Richardi beschreibt die Erfahrungen des Suedtiroler Friedl Volgger, der als Schutzgefangener Nr: 66166 das
Konzentrationslager Dachau, in dem vor allem politische Haeftlinge, Kommunisten, Sozialdemokraten, revolutionaere
Sozialisten und christliche Vaterlandsfrontisten wie andere dem System nicht genehme Personen diverser Weltanschauungen einsitzen mussten,
mit Gefahr auf Leib und Leben. Den Krieg fuehrten die Nazis allgemein gegen die Menschheit, im
Holocaust versuchen sie die Juden als Volks auszuloeschen, in der Euthanasie und in der Ausmerzung pflegten sie ihren pseudowissenschaftlich untermauerten Rassenwahn und Dachau steht symbolhaft fuer
die Aussonderung und Versperrung derer, die auf anderer Weltanschauung und auf eine andere Politik bestanden haben.

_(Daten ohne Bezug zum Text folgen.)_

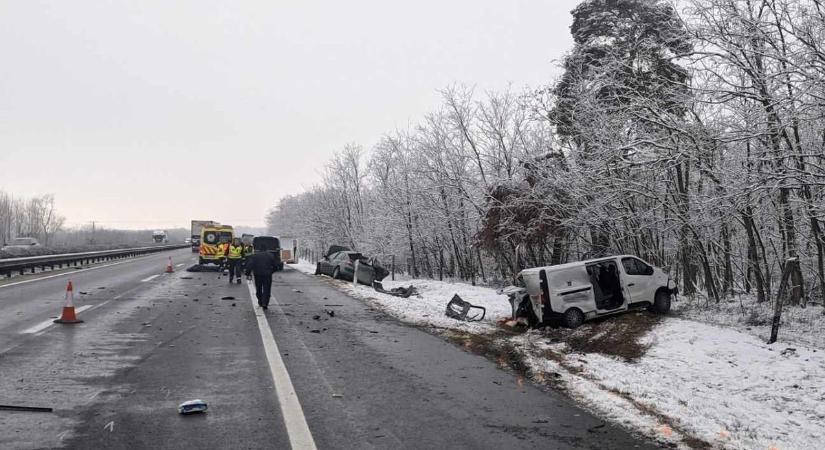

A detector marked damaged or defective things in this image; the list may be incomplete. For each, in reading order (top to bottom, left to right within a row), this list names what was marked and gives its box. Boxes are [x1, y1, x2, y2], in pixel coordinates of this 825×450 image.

damaged dark car [318, 246, 392, 284]
wrecked white van [508, 256, 676, 326]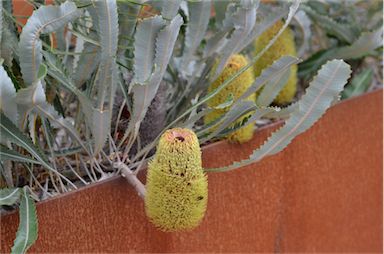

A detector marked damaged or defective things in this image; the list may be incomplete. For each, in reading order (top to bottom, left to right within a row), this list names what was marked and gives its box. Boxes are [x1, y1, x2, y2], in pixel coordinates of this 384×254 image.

rust-streaked surface [1, 90, 382, 252]
rusty orange metal wall [1, 90, 382, 252]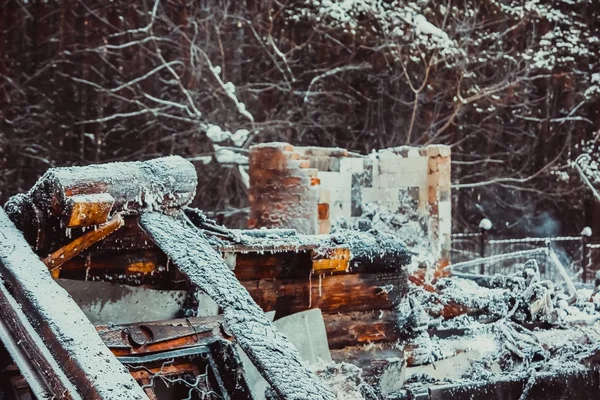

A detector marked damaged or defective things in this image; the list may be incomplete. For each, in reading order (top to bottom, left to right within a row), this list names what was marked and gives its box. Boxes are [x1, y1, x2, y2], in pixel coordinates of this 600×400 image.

scorched timber [0, 209, 146, 400]
scorched timber [141, 212, 338, 400]
fire damage [0, 155, 596, 398]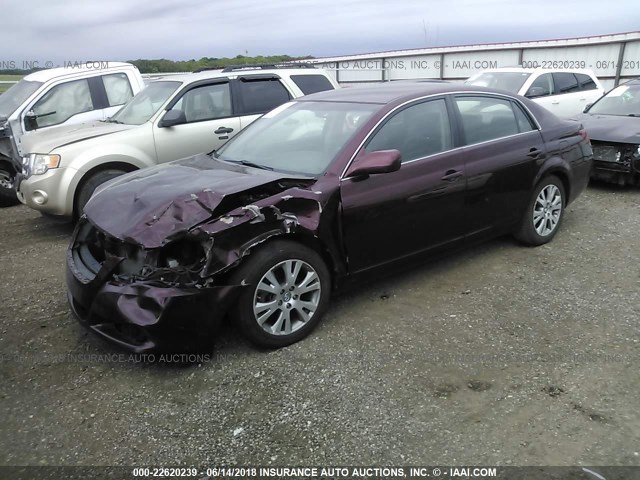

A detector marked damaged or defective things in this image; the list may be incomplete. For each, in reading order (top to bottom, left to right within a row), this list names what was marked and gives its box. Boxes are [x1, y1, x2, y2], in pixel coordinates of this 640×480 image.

crumpled hood [21, 120, 135, 154]
crumpled hood [85, 155, 316, 248]
crumpled hood [576, 113, 640, 144]
damaged front end [592, 141, 640, 186]
crushed front bumper [65, 221, 245, 352]
damaged front end [65, 171, 336, 350]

Dabei blieben aber Wiedergutmachung, Restitution, die wahre Wuerde der Opfer des Rassenwahns
der Nazis und der politisch wie weltanschaulichen Verfolgten auf der Strecke, waehrend die Akteure
und Mitlaeufer der Nazi Weltzerstoerungs Maschinerie naht und verfolgungslos in eine buergerliche
Existenz mit gesicherter Zukunft wechseln konnten.